» **Document passage**
# Alternatives to T-Quoter and Fastmanager



## raise (Apr 11, 2008)

I've been hunting for a shop management program and while T-Quoter and FastManager each have pluses, they also still don't really match what I need.

Has anyone else seen or know of similar programs?


----------



## IDINDUSTRIES (Sep 28, 2007)

check out Pricelist from SMR software (Embroidery and Screen Printing Products from SMR Software)


----------



## raise (Apr 11, 2008)

IDINDUSTRIES said:


> check out Pricelist from SMR software (Embroidery and Screen Printing Products from SMR Software)



Neat piece of software. I'm looking for something more flexible though as I run DTG printing. It looks like there are a number of fixed items in the costing segment.

If this application were more configurable and supported product imports, it would be pretty close to what I am looking for.

Anyone else found similar applications?

A dream application would:

1. allow import of product catalogs from vendors,
2. support image associations with each product per variation, 
3. generate mockups based design files and product images (like custom shirt designers do except be able to save the mockup for reference),
4. generate work orders,
5. support multiple users on a network.
6. be priced from $500 or less.


----------



## VectorKing (Mar 1, 2007)

I was really impressed by FastManager. You can set up your pricing tables any way that you would like and it is compatible with Quickbooks meaning no repetitive data entry. What is it lacking for you? Not having product images or is it priced too high? I'm interested to hear others opinions on the software as I have been researching management systems. I have also looked into ASI Computer system's Profitmaker but it is mored honed into ASI distributing and manufacturing rather than a printing and embroidery production shop.


----------



## martinwoods (Jul 20, 2006)

I am not sure if estimate would be what you are looking for but when I talked to them at sgia last week they said they were going to be adding dtg to it. At least that is what the woman told me


----------



## raise (Apr 11, 2008)

martinwoods said:


> I am not sure if estimate would be what you are looking for but when I talked to them at sgia last week they said they were going to be adding dtg to it. At least that is what the woman told me


 
Which product is this? Do you have a link to look at?


----------



## raise (Apr 11, 2008)

VectorKing said:


> I was really impressed by FastManager. You can set up your pricing tables any way that you would like and it is compatible with Quickbooks meaning no repetitive data entry. What is it lacking for you? Not having product images or is it priced too high? I'm interested to hear others opinions on the software as I have been researching management systems. I have also looked into ASI Computer system's Profitmaker but it is mored honed into ASI distributing and manufacturing rather than a printing and embroidery production shop.


I dislike the price for T-Quoter and Fast Manager. While I agree specialized software costs a hefty coin, I still think the software is over priced. Believe me, I'm not cheap or trying to get the milk for free, I just think the software should be more affordable. I think $500.00 is a far more reasonable target for software.

(Image and question records)
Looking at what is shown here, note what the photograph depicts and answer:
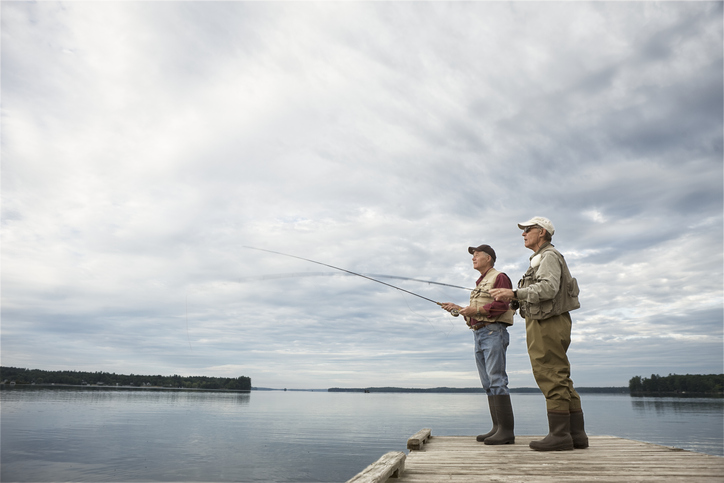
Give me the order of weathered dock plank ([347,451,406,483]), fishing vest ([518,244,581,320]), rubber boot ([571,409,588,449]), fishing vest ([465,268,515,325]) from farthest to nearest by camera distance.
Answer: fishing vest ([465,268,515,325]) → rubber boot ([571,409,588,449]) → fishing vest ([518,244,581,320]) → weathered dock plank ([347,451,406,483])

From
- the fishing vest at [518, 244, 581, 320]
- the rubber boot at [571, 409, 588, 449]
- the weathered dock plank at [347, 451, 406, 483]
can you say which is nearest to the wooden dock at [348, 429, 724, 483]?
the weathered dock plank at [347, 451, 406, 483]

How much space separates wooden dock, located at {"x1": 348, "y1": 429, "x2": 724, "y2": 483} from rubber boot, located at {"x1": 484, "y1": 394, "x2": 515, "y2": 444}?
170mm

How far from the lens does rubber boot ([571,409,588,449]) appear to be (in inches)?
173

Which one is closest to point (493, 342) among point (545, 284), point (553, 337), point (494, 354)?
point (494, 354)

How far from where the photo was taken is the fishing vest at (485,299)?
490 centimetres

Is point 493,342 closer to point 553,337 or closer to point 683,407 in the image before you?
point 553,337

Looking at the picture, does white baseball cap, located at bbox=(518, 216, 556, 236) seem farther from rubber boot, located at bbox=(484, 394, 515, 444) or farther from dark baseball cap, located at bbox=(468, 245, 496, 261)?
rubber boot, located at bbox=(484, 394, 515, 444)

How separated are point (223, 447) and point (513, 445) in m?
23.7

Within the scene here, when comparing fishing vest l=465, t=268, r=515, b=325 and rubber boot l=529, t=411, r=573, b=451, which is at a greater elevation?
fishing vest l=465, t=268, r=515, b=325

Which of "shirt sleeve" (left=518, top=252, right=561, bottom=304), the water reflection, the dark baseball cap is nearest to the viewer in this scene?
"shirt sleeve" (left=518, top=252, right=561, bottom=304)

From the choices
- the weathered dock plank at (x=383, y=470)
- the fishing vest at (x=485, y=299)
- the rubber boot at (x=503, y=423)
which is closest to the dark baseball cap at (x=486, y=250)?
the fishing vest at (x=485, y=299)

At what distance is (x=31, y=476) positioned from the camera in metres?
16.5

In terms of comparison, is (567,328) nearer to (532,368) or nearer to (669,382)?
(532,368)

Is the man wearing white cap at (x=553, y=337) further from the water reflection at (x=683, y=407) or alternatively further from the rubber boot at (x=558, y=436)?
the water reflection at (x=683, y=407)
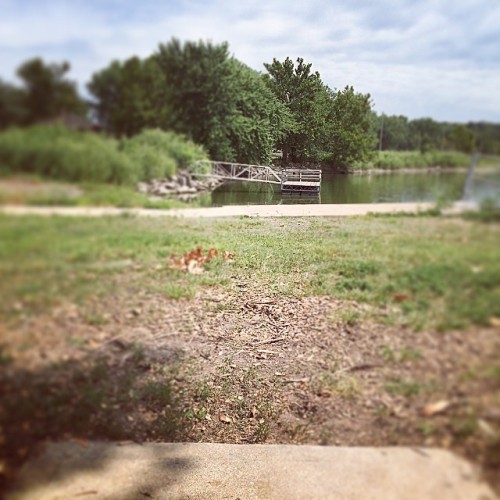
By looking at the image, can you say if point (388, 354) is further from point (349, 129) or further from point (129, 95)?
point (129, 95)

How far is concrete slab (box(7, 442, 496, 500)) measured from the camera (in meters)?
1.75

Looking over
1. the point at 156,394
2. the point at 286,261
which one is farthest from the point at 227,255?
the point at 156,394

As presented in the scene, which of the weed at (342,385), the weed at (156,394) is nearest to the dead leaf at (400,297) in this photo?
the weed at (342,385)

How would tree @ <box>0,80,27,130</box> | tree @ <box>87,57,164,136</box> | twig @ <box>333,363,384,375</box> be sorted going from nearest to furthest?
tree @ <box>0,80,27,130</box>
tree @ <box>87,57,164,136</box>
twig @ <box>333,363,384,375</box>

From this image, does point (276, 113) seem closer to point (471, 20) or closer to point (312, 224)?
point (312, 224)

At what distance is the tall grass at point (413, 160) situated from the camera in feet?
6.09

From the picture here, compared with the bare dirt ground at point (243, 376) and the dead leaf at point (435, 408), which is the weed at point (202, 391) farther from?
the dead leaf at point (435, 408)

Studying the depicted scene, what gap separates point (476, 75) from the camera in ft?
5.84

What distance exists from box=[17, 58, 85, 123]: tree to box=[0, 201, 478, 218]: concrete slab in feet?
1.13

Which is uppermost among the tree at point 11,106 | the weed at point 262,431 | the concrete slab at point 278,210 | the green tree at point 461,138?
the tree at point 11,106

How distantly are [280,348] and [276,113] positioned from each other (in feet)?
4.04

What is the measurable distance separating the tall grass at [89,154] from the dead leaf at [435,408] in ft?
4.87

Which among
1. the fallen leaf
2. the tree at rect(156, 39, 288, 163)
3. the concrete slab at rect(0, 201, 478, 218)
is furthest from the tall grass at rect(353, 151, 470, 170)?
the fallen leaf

» **Exercise tasks**
a: According to the forum thread, which accounting program is FastManager compatible with?
b: Repeat the stretch of the forum thread from "Neat piece of" through "found similar applications?", word for word.
The records stand apart from the forum thread and have no connection to it.

» **Response list**
a: Quickbooks.

b:
Neat piece of software. I'm looking for something more flexible though as I run DTG printing. It looks like there are a number of fixed items in the costing segment.

If this application were more configurable and supported product imports, it would be pretty close to what I am looking for.

Anyone else found similar applications?